* **EXERCISE**
Please report each line of the data below that contains "warthog".

* **EXERCISE INPUTS**
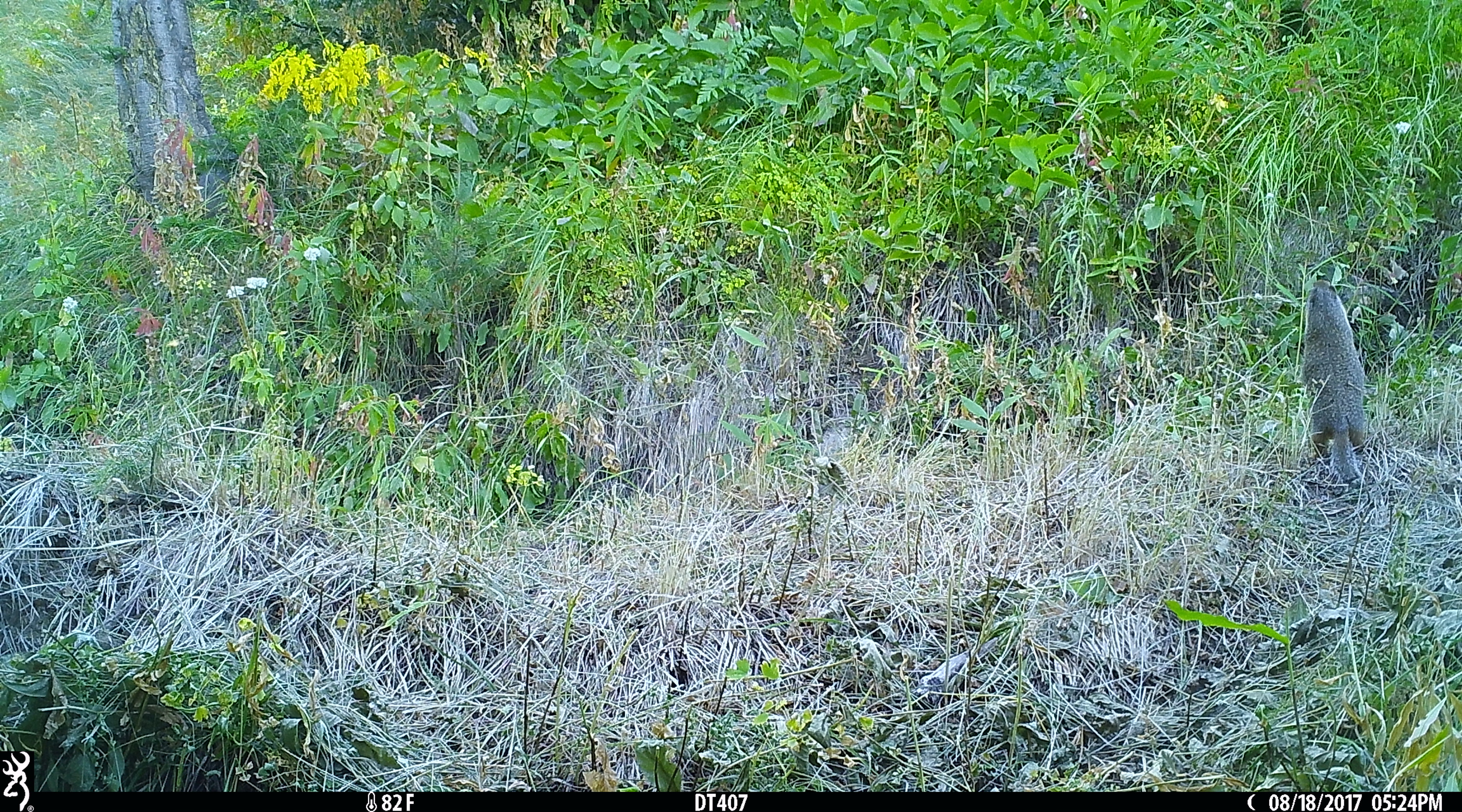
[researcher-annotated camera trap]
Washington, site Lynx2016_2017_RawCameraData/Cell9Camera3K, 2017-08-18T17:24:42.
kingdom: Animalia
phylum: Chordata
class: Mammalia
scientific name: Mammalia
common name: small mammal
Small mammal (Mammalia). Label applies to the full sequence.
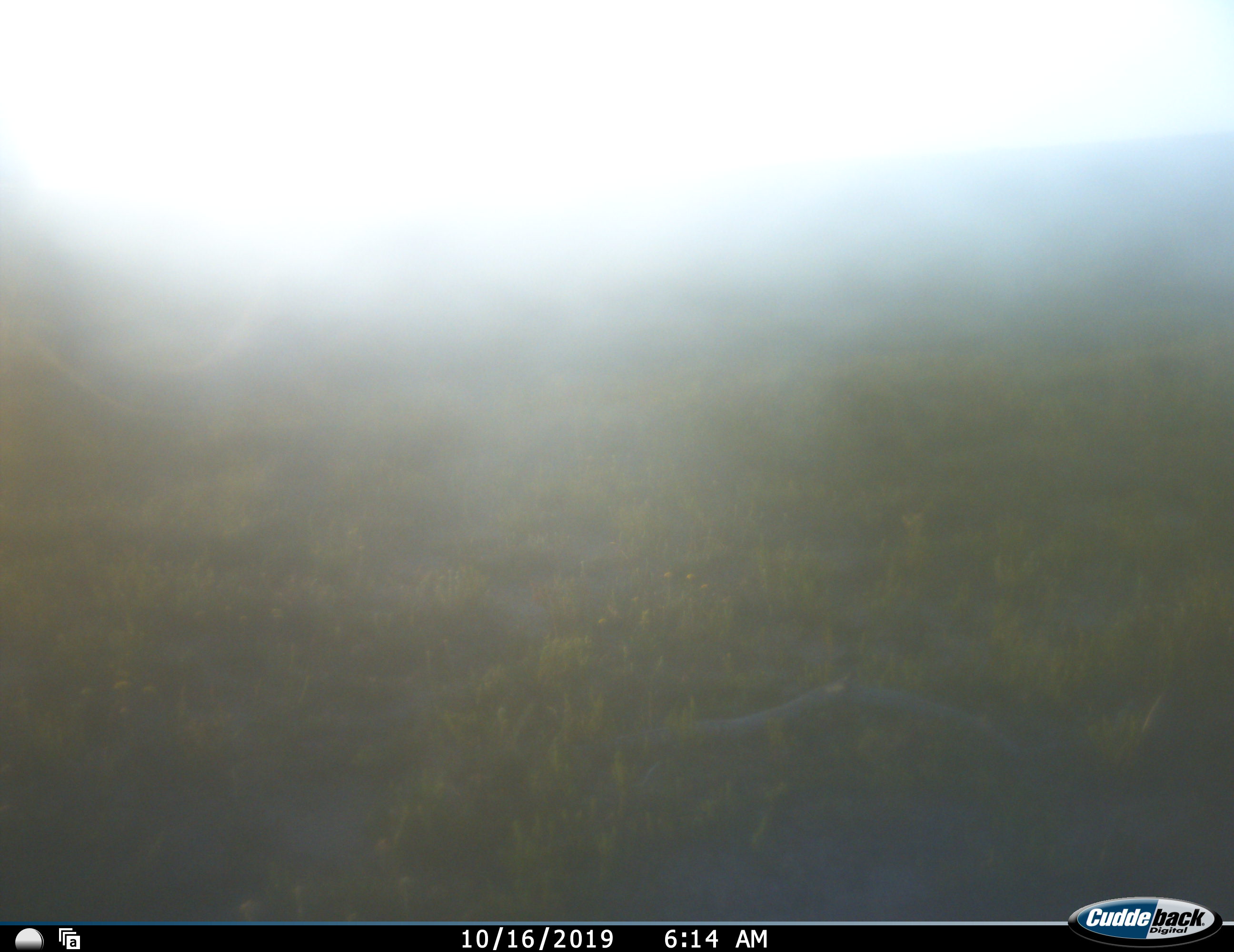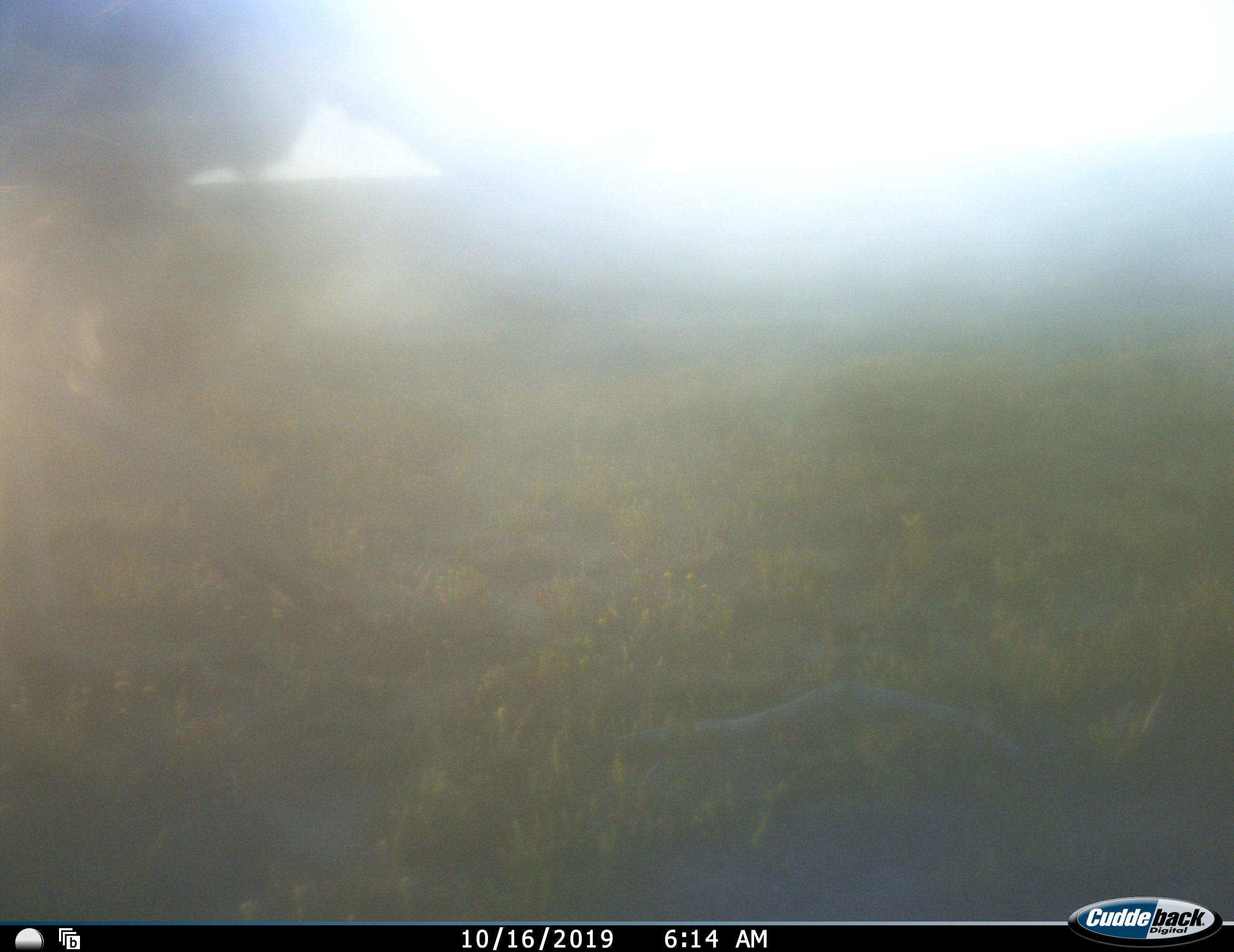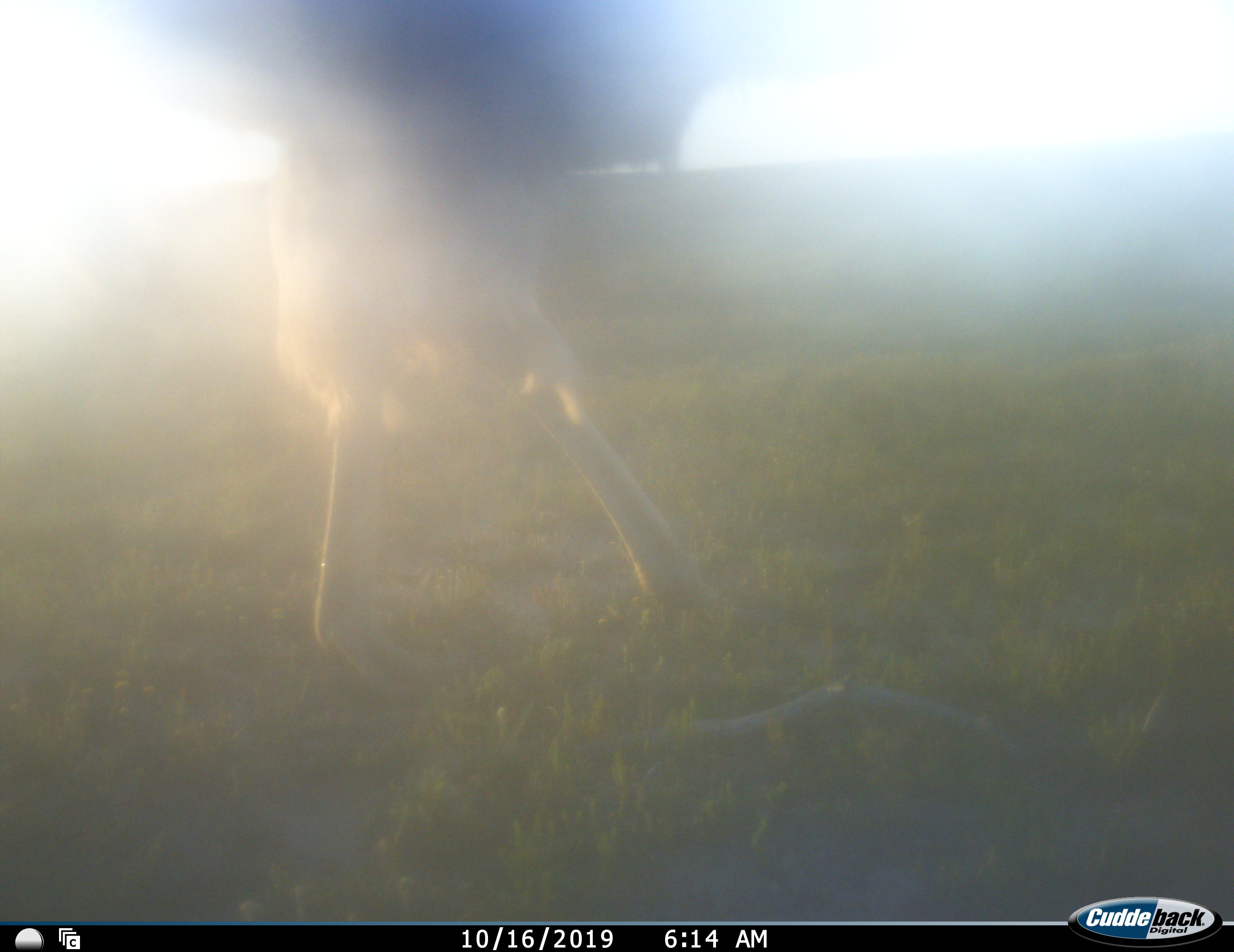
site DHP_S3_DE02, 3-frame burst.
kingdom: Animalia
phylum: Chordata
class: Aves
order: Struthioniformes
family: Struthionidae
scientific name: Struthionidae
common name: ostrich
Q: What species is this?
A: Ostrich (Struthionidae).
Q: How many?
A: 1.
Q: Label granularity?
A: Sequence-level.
==
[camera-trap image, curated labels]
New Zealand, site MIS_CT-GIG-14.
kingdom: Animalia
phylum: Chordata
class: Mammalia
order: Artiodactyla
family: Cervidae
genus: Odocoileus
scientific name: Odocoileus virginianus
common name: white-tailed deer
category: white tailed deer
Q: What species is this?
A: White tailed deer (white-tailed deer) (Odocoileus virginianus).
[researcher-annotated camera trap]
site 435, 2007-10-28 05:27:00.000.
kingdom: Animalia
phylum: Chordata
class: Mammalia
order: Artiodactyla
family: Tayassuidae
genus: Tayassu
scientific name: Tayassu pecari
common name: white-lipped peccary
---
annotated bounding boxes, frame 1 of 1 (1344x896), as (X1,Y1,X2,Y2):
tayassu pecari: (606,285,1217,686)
...
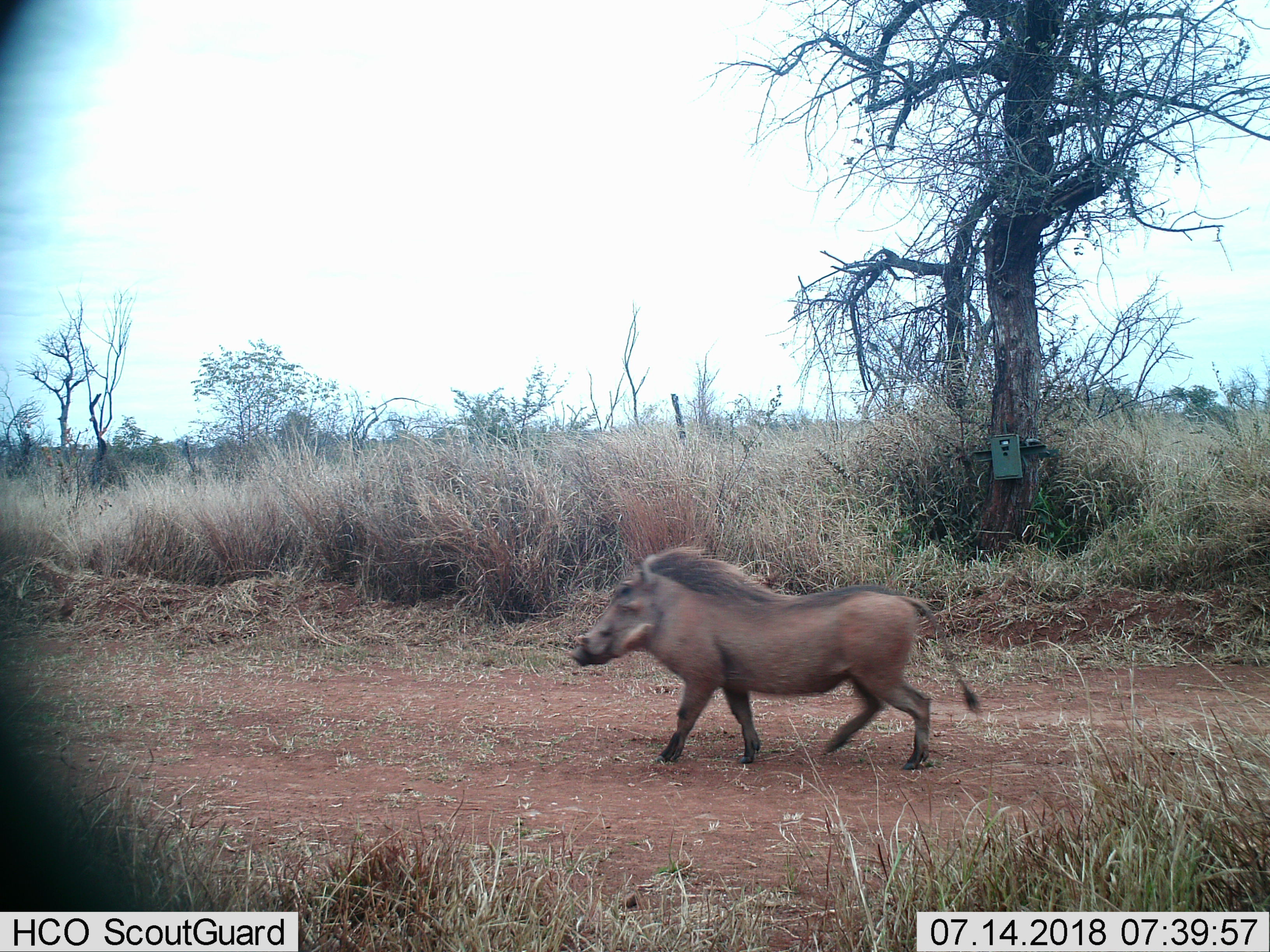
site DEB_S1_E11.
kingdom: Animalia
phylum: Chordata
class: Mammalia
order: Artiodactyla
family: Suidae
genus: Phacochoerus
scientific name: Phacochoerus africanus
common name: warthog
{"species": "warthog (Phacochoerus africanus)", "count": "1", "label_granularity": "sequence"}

* **COMPLETED EXERCISE**
common name: warthog
{"species": "warthog (Phacochoerus africanus)", "count": "1", "label_granularity": "sequence"}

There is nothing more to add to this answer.